■ EXERCISES TO COMPLETE
(a) Type out the injury-prevention article word for word, everything from "How to prevent" down to "hard, right? Wrong.".
(b) In the injury-prevention article, what onset period classes an injury as chronic?

■ TEXT SEGMENT
==========
How to prevent injury this new year
Updated: May 24
So it's a new year.. and most of us are full of motivation to get fit again. After a long party season, no doubt most people are feeling sluggish, tired and a bit fuller than they would like. And often the best way to blast the kilos away and get back to feeling great again is to hit the gym hard, right? Wrong.
Overtraining and overloading workouts for a quick fix is the fastest way to get injured and seriously set your new year plans back. By February we (Physio's) see it every year. It is actually heartbreaking telling a client they have a serious injury that may take 6-12-18 weeks to heal. Especially when their faces are so full of motivation to keep exercising.
Lets start with how most soft tissue injuries occur. Sports and Musculoskeletal injuries are classed as acute (less than 3 months onset) and chronic (more than 3 months) onset. Acute injuries are often; ligament sprains, muscle strains, disc or cartliage injuries. Chronic Injuries are often; tendon injury (tendinopathy), inflammation, bone stress or stress fracture. Usually acute injuries are sudden. You feel pain, hear a noise (snap, crack) and you are 'acutely' aware something is wrong. Chronic injuries can sneak up. They may start with what you think is the usual post-exercise soreness but then it happens after every workout, then every morning waking up and getting out of bed until the pain or discomfort or weakness is almost constant. Excessive and rapid increases in training loads are likely responsible for a large proportion of non-contact soft tissue injuries ( Gabbett 2016) An acute or chronic injury occurs when the force is too great for the tissue to sustain. This can be sudden large force (acute injury) or repetitive ongoing force (chronic injury).
==========
[Saved entries]
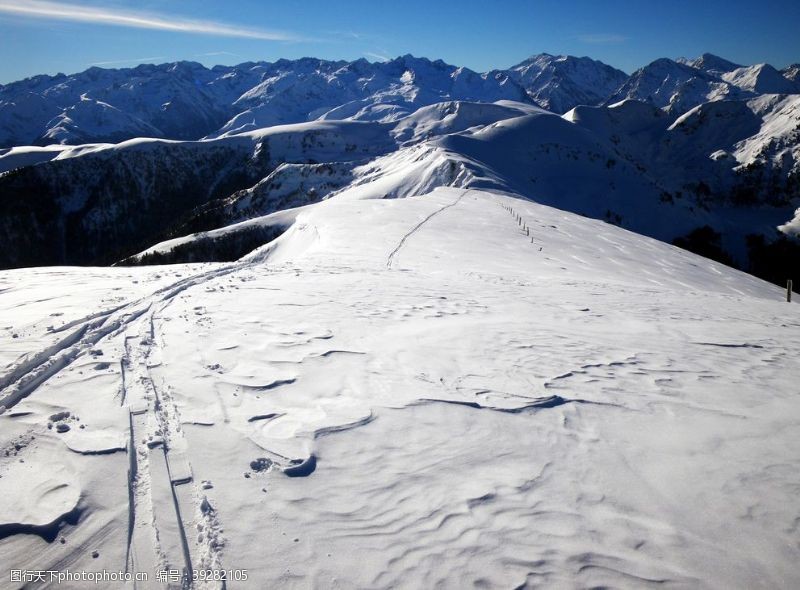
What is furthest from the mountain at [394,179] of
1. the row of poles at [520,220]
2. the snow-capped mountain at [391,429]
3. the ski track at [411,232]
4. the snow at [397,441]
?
the snow at [397,441]

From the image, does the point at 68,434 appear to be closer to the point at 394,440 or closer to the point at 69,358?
the point at 69,358

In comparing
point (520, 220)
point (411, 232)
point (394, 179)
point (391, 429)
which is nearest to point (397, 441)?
Answer: point (391, 429)

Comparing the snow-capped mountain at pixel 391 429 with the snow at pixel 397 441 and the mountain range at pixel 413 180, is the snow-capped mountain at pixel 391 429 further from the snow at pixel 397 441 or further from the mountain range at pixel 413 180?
the mountain range at pixel 413 180

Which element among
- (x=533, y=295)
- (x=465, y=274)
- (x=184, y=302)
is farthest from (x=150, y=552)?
(x=465, y=274)

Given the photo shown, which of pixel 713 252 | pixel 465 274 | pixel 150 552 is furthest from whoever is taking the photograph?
pixel 713 252

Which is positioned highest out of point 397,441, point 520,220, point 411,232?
point 520,220

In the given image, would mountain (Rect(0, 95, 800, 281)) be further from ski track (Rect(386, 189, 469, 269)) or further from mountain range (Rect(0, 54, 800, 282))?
ski track (Rect(386, 189, 469, 269))

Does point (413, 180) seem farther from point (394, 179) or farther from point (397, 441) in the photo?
point (397, 441)

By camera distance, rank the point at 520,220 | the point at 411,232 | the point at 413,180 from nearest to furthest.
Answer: the point at 411,232 < the point at 520,220 < the point at 413,180
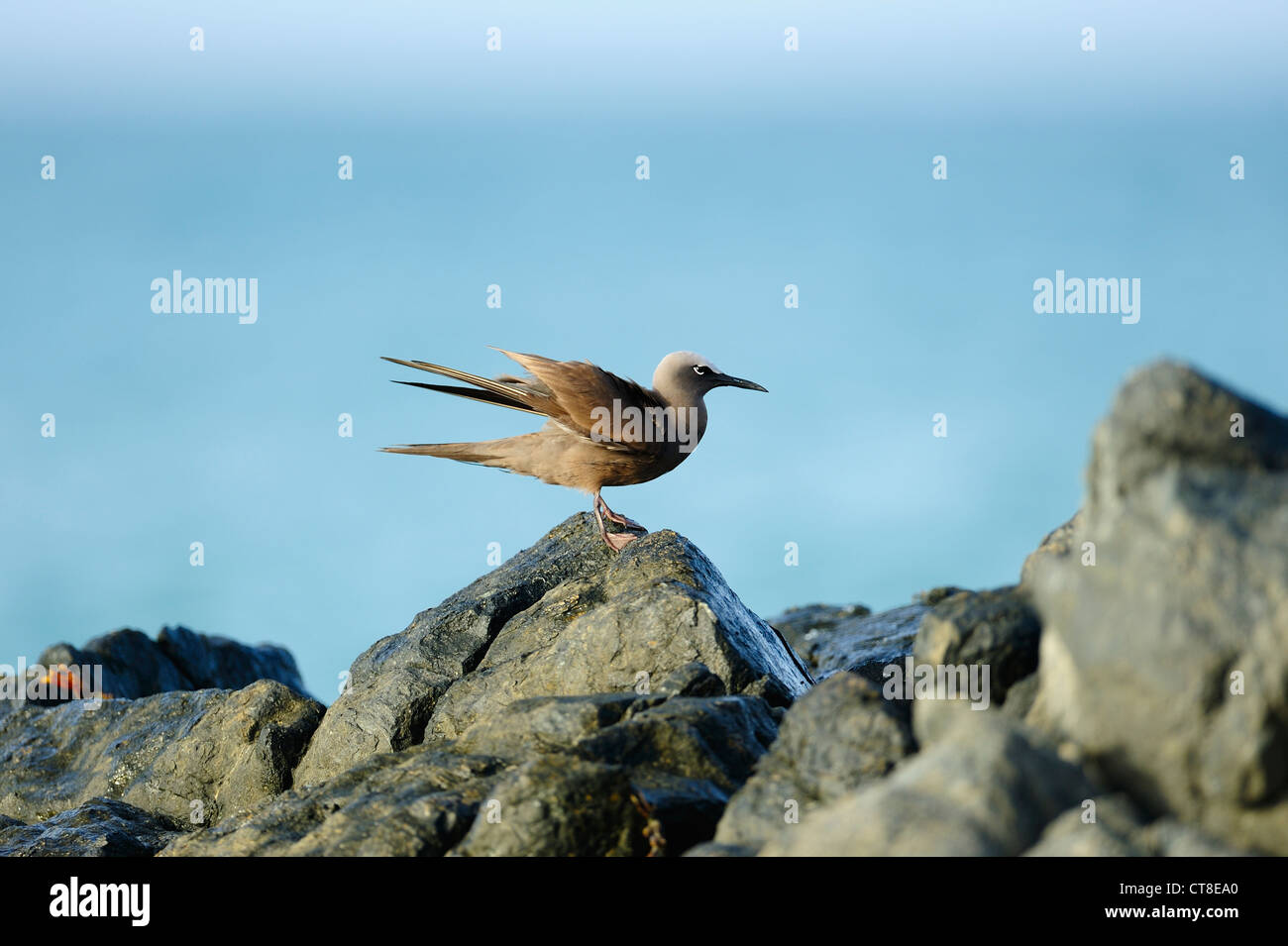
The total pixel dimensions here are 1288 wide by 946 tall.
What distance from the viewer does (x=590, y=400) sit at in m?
==========
■ RESULTS BY TASK
(a)
How to prevent injury this new year
Updated: May 24
So it's a new year.. and most of us are full of motivation to get fit again. After a long party season, no doubt most people are feeling sluggish, tired and a bit fuller than they would like. And often the best way to blast the kilos away and get back to feeling great again is to hit the gym hard, right? Wrong.

(b) More than 3 months.